隔了一會兒,時盞只是說:“我們沒可能繼續下去,孩子只會成為包袱。”

在說出“包袱”二字時,時盞的腰被掐得發痛,她忍著,痛得皺眉也沒吭一聲,維持著平靜的口吻:“事已至此,沒有轉圜的余地。”

男人輕笑了一聲。

她又說:“聞靳深,我們就這樣吧。”

索性,聞靳深丟掉傘,任兩人置身陰冷難纏的夜雨裏。他修長冰冷的手指襲扣住她下頜,陰沉地說:“我告訴你,時盞。”

時盞痛得嘶一聲。

他沒松開,接著剛剛上一句道:“那天以身犯險,我就沒想著活著回來。很可惜,我命不該絕,所以現在起我說了算,我們就這樣?你想都別想。”

夜雨還在繼續,罩住昔日親密無間的二人。

可這四處漸漸起了霧,誰的眼睛又能維持澄澈清明。

也不知哪來的力氣,時盞從聞靳深的手裏掙脫,匆匆丟下一句“我該走了”,然後就與他擦肩,想要離開。

或者說,她是想要逃。

現在這樣的聞靳深令她覺得陌生。

聞靳深哪裏會放她走,她這一舉動,非但不能成功脫身,反而激怒了聞靳深。他一把扣住她的手腕,用力地將她拽回到身前,欺身逼近,她節節後退。

最後,退無可退,後背抵在濕漉漉又粗糲的香樟樹身上。

時盞是活活撞上去,發出了聲悶響。

他知道這樣她會疼,可他還是這麽做了。

時盞眼裏蘊出怒意,出聲想要斥責,話在舌尖轉個彎後被生生吞回去。她看見男人猩紅的眼尾,他上前貼住自己,令兩人溫度交融。

這個姿勢只能用無邊曖昧來形容。

聞靳深紅著眼,黑眸裏有水意,他發狠地開始吻她,吻得她無法動彈。——連連數波激烈的進攻,讓時盞快要站不住腳,一下重過一下,炙浪翻滾得驚人。

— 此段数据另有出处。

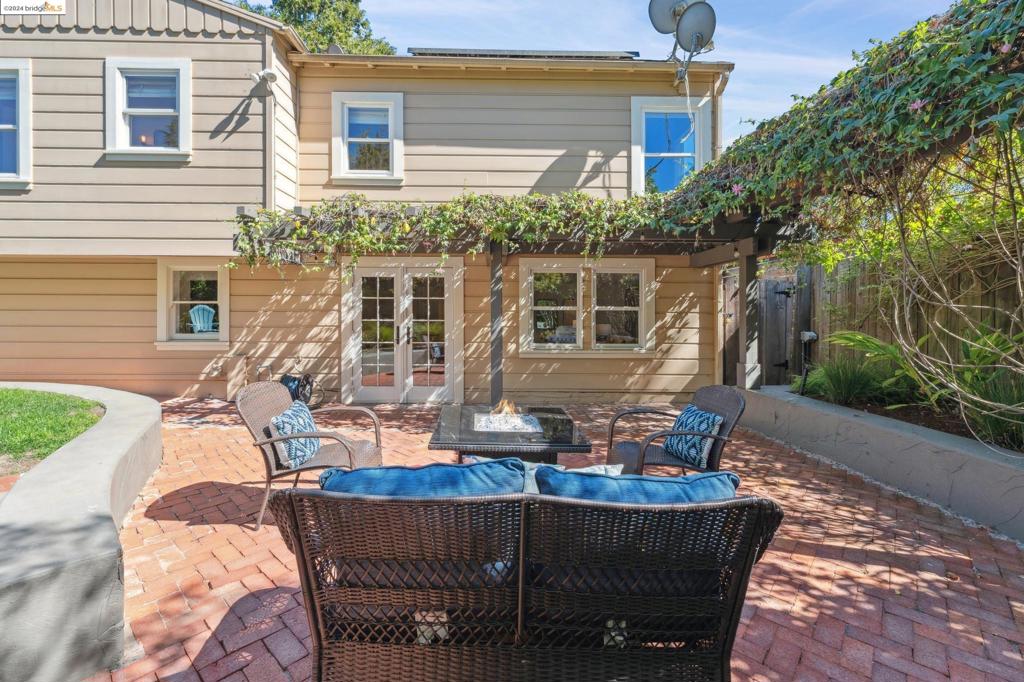 OAKMORE - Residential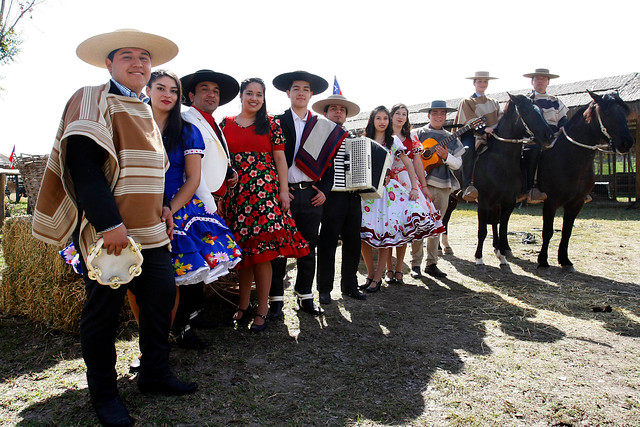 Con Tijerales inauguran XXI Semana de la Chilenidad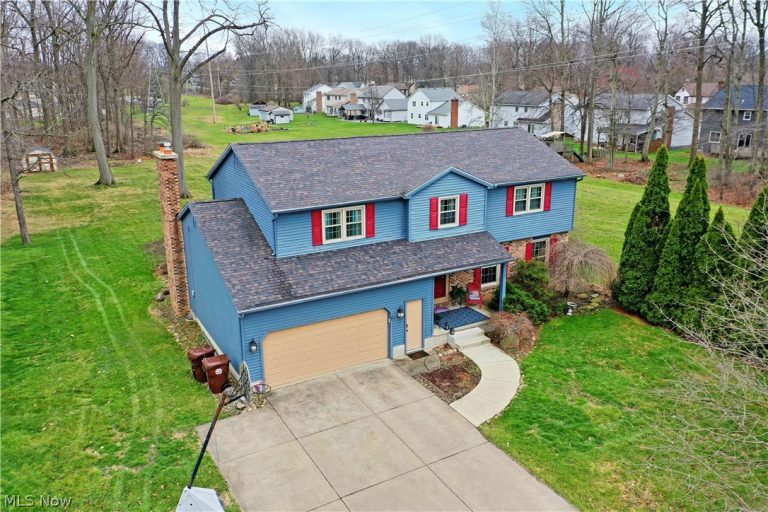 6389 Tara Drive, Youngstown, OH - Photo 3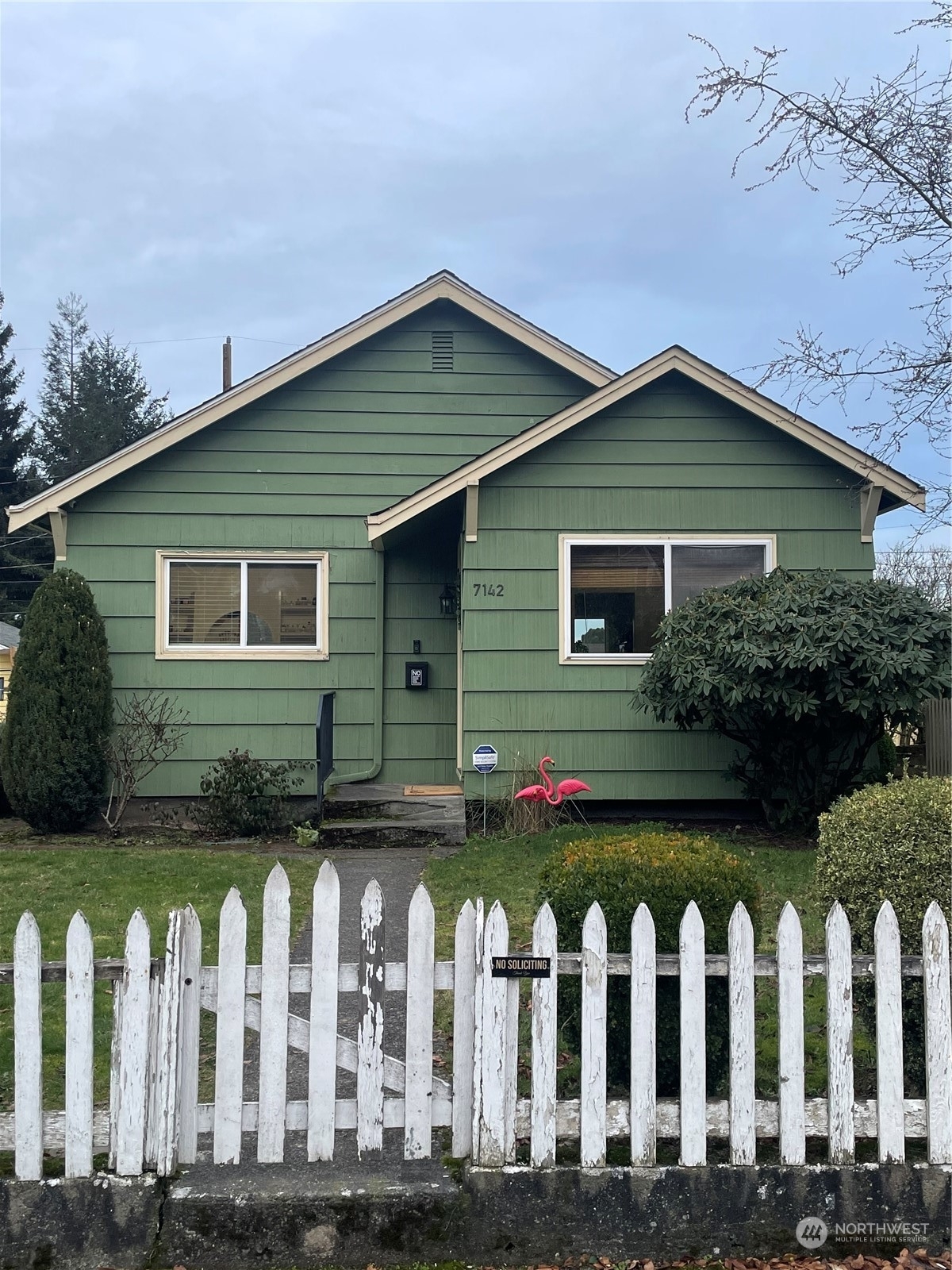 Property Photo:  7142  32nd Avenue SW  WA 98126 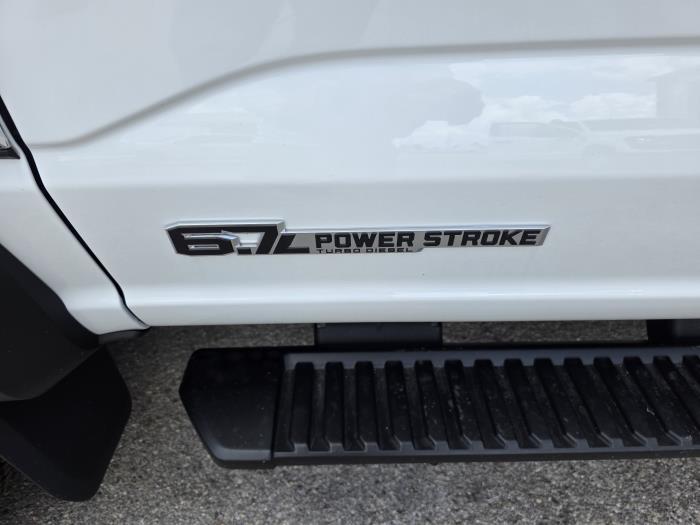 2025 Ford F-550-13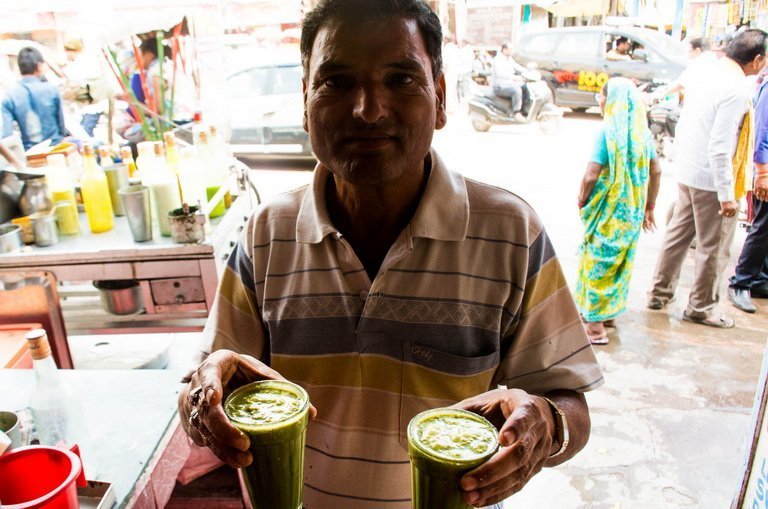 Бханг (напиток в Индии): полезные свойства и противопоказания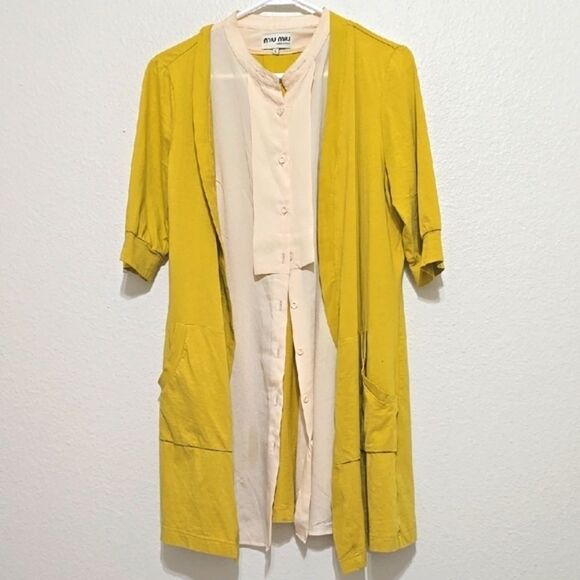 Miu Miu Yellow Button Down Shirt with 3/4 Sleeve and Mandarin Collar L - Picture 1 of 9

然後,他在她耳邊喑啞地顫聲說:“就真的對我這麽狠心。時盞,你可以,你真的可以。”

時盞找不到話來反駁。

那淚被聞靳深生生憋回去。他的眼底濃黑復雜,可能裏面有委屈、憤怒、隱忍、占有欲,很多種情緒交織在一起,時盞不能一一分辨。

時盞能感覺到自己被抵得越來越緊。

她想說點什麽時,他的吻再次落下,她幾乎只能被迫接受,任憑他予取予求。

這男人骨子裏就強勢,她很早就知道。

當吻至熱至深時,時盞腦子開始當機,他一個勁兒地將她往懷裏帶,周身溫熱激蕩起她的雞皮疙瘩,她卻很難卻抵抗這種攻勢。